Feature Description Docs
Result[T] Pattern Unified success/error handling in a single channel Concepts
Processor Interface Common pattern for all stream operations Processors
Batching & Windowing Time and size-based aggregation Architecture
Flow Control Throttle, debounce, buffer, backpressure Backpressure
Deterministic Testing Clock abstraction for reproducible tests Testing
Error Handling Skip, retry, dead letter queues Error Handling

Why streamz?

  • Type-safe — Full compile-time checking with Go generics
  • Composable — Complex pipelines from simple, reusable parts
  • Unified errorsResult[T] eliminates dual-channel complexity
  • Deterministic testing — Clock abstraction enables reproducible time-based tests
  • Production ready — Proper channel lifecycle, no goroutine leaks
  • Minimal dependencies — Standard library plus clockz

Composable Stream Architecture

streamz enables a pattern: define processors once, compose them into any pipeline.

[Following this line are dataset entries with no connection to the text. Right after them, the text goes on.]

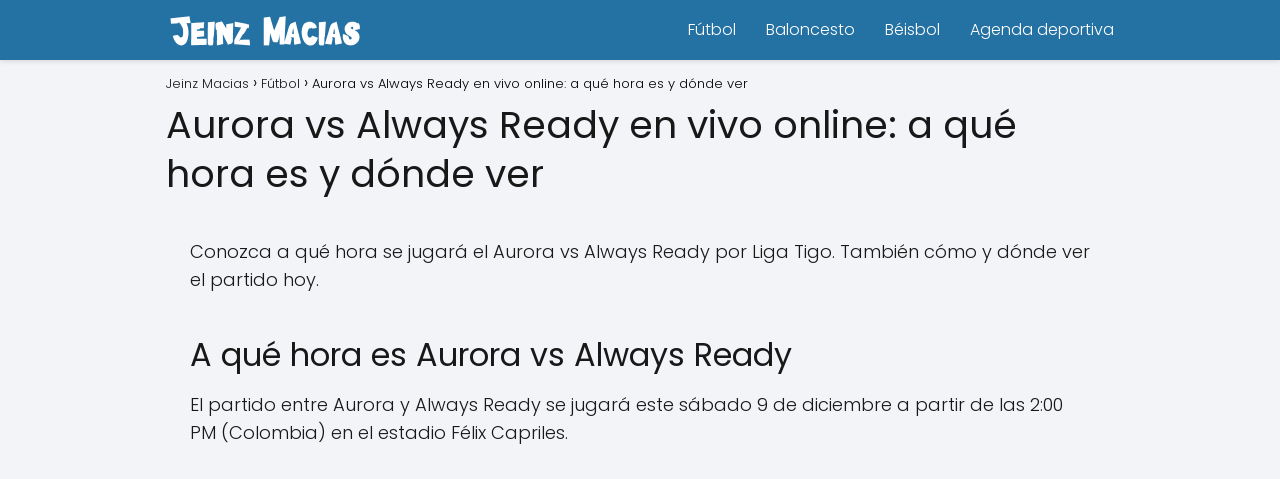

--- FILE ---
content_type: text/html; charset=utf-8
request_url: https://www.google.com/recaptcha/api2/aframe
body_size: 267
content:
<!DOCTYPE HTML><html><head><meta http-equiv="content-type" content="text/html; charset=UTF-8"></head><body><script nonce="ofxLcdy20VHVC7iTfLeGRQ">/** Anti-fraud and anti-abuse applications only. See google.com/recaptcha */ try{var clients={'sodar':'https://pagead2.googlesyndication.com/pagead/sodar?'};window.addEventListener("message",function(a){try{if(a.source===window.parent){var b=JSON.parse(a.data);var c=clients[b['id']];if(c){var d=document.createElement('img');d.src=c+b['params']+'&rc='+(localStorage.getItem("rc::a")?sessionStorage.getItem("rc::b"):"");window.document.body.appendChild(d);sessionStorage.setItem("rc::e",parseInt(sessionStorage.getItem("rc::e")||0)+1);localStorage.setItem("rc::h",'1768948584548');}}}catch(b){}});window.parent.postMessage("_grecaptcha_ready", "*");}catch(b){}</script></body></html>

Your stream operations become reusable building blocks. Validation, enrichment, batching, rate limiting — each is a processor. Combine them in different configurations for different use cases.

// Reusable processors
validate := streamz.NewFilter(isValid)
enrich := streamz.NewAsyncMapper(fetchMetadata).WithWorkers(10)
batch := streamz.NewBatcher[Order](streamz.BatchConfig{MaxSize: 100})
throttle := streamz.NewThrottle[[]Order](100 * time.Millisecond)

// Real-time pipeline
realtime := mapper.Process(ctx, filter.Process(ctx, orders))

// Batch pipeline with rate limiting
batched := throttle.Process(ctx, batch.Process(ctx, enrich.Process(ctx, validate.Process(ctx, orders))))

Time-dependent processors use clockz for deterministic testing — advance time explicitly, verify behavior reproducibly.

Documentation

Full documentation is available in the docs/ directory:

Learn

Guides

Cookbook

  • Recipes — Complete examples for common scenarios

Reference

Contributing

See CONTRIBUTING.md for guidelines. Run make help for available commands.

License

MIT License — see LICENSE for details.